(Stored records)
◇ ◇ ◇ ◇ ◇ ◇ ◇
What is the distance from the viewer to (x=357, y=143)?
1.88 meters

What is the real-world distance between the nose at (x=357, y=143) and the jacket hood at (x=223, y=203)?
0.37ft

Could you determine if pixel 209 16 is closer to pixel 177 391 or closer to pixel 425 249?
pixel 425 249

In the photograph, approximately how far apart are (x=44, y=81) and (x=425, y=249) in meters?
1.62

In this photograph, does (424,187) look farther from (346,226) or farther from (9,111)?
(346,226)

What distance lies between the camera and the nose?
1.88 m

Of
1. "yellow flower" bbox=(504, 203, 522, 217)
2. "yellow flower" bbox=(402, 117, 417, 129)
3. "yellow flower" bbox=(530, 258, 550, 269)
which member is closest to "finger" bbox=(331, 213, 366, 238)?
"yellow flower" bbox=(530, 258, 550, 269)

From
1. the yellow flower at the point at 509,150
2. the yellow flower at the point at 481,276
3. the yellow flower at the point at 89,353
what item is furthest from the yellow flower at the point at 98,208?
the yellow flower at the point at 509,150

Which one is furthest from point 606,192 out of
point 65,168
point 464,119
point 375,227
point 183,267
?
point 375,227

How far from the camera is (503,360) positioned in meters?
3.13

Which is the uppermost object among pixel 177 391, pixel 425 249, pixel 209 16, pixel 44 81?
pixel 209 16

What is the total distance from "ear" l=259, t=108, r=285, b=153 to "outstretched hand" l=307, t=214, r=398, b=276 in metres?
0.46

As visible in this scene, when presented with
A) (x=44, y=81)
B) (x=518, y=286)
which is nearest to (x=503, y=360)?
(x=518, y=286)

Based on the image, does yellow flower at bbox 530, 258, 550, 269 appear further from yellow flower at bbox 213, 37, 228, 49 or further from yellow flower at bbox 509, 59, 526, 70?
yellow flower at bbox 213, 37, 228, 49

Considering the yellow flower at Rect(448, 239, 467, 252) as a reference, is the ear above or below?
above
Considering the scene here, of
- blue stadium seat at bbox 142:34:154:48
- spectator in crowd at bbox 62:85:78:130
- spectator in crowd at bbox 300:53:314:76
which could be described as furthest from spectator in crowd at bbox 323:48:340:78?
◇ ◇ ◇ ◇ ◇ ◇ ◇
Given request
Rewrite the records from the line containing "Considering the yellow" through the end of the records as a JSON list of strings, one string per line, omitting blank lines.

Written answer
[
  "Considering the yellow flower at Rect(448, 239, 467, 252) as a reference, is the ear above or below?",
  "above",
  "Considering the scene here, of",
  "- blue stadium seat at bbox 142:34:154:48",
  "- spectator in crowd at bbox 62:85:78:130",
  "- spectator in crowd at bbox 300:53:314:76",
  "which could be described as furthest from spectator in crowd at bbox 323:48:340:78?"
]